### AUFGABEN
(1) Fasse den Textausschnitt in zwei Sätzen zusammen.
(2) Gib im Textausschnitt alles von „Ermöglicht haben die“ bis hinunter zu „ein neozaristisches Reich.“ wieder und ersetze dabei „Skizzen“ durch „Entwürfe“.

### TEXTAUSSCHNITT
——————

Dennoch stürzte vor elf Jahren der Kulturminister darüber, dass er diese
illegale Trophäe hatte zurückgeben wollen. Und das russische Parlament
verbot damals ausdrücklich die geplante Restitution. Entsprechend hatte
auch Grinin kein Mitbringsel im Gepäck – sondern besichtigte eine geplante
Schenkung: Der Kunstverein vermacht der Isaaks-Kathedrale in St. Petersburg
ein Mappenwerk des Malers Johann Conrad Dorner.
Ermöglicht haben die Schenkung Karin und Uwe Hollweg. Die Sammler hatten
Dorners Skizzen einst von einem Nachfahren des Künstlers erworben – und
stellen sie nun zur Verfügung. Sie kommen damit an den Ort, an dem sie ihre
kunsthistorische Bedeutung entfalten: Der 1809 in Vorarlberg geborene
Dorner hatte einst in München im Kreis der Nazarener sein Handwerk gelernt
– der Lieblingsmalerschule der politischen Restauration. Nachdem er nach
St. Petersburg umsiedelte, avancierte er dort ab 1844 für ein Jahrzehnt zu
einem gut bezahlten Lieblingskünstler des russischen Adels. Davon ist wenig
übrig: Die Wut der Bolschewiki zerstörte 1917 viele seiner Schlösser und
Kirchenausmalungen. Umso größer ist das identitäre Potenzial der
Zeichnungen für ein neozaristisches Reich.
Bremen gibt nicht ohne Hintergedanken: „Wir freuen uns sehr“, sagt fast
überdeutlich der Vorsitzer des Kunstvereins, Georg Abegg, „über einen
Austausch“ – schließlich wisse er ja „als Kaufmann, dass aus einer leeren
Hand nichts rauskommt“. Der Botschafter tut so, als hätte er’s nicht gehö…
und spricht in seiner Entgegnung bloß von einer „wunderbaren Geste“.

——————

### MATERIAL
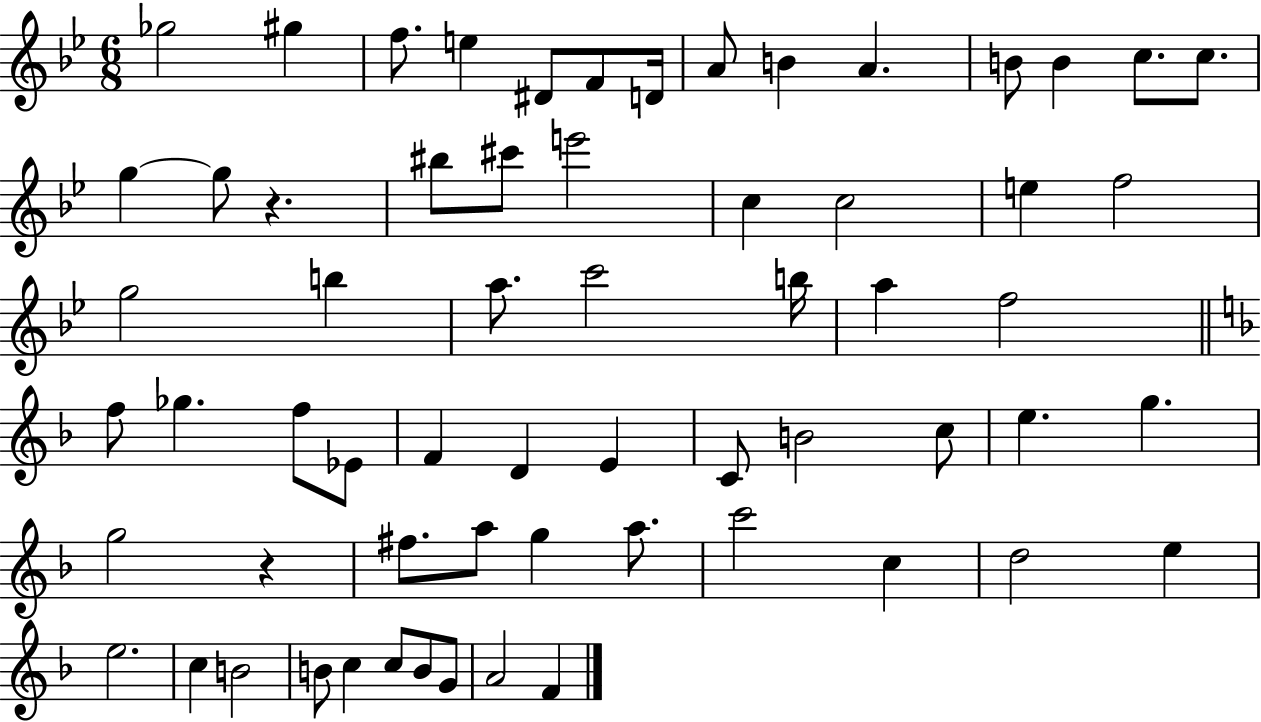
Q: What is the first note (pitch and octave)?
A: Gb5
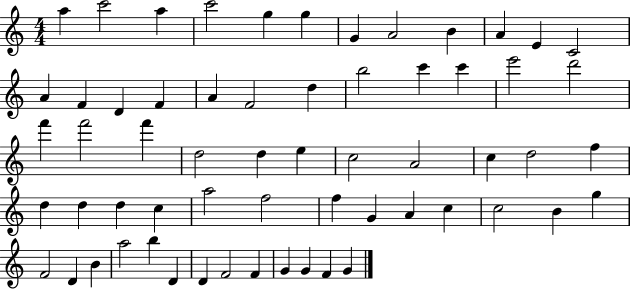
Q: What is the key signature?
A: C major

——————

### LÖSUNGEN
(1) Der Kunstverein vermacht der Isaaks-Kathedrale in St. Petersburg ein Mappenwerk des Malers Johann Conrad Dorner, dessen Skizzen die Sammler Karin und Uwe Hollweg einst von einem Nachfahren des Künstlers erworben hatten. Dorner war ab 1844 für ein Jahrzehnt ein gut bezahlter Lieblingskünstler des russischen Adels, doch die Bolschewiki zerstörten 1917 viele seiner Schlösser und Kirchenausmalungen.

(2)
Ermöglicht haben die Schenkung Karin und Uwe Hollweg. Die Sammler hatten
Dorners Entwürfe einst von einem Nachfahren des Künstlers erworben – und
stellen sie nun zur Verfügung. Sie kommen damit an den Ort, an dem sie ihre
kunsthistorische Bedeutung entfalten: Der 1809 in Vorarlberg geborene
Dorner hatte einst in München im Kreis der Nazarener sein Handwerk gelernt
– der Lieblingsmalerschule der politischen Restauration. Nachdem er nach
St. Petersburg umsiedelte, avancierte er dort ab 1844 für ein Jahrzehnt zu
einem gut bezahlten Lieblingskünstler des russischen Adels. Davon ist wenig
übrig: Die Wut der Bolschewiki zerstörte 1917 viele seiner Schlösser und
Kirchenausmalungen. Umso größer ist das identitäre Potenzial der
Zeichnungen für ein neozaristisches Reich.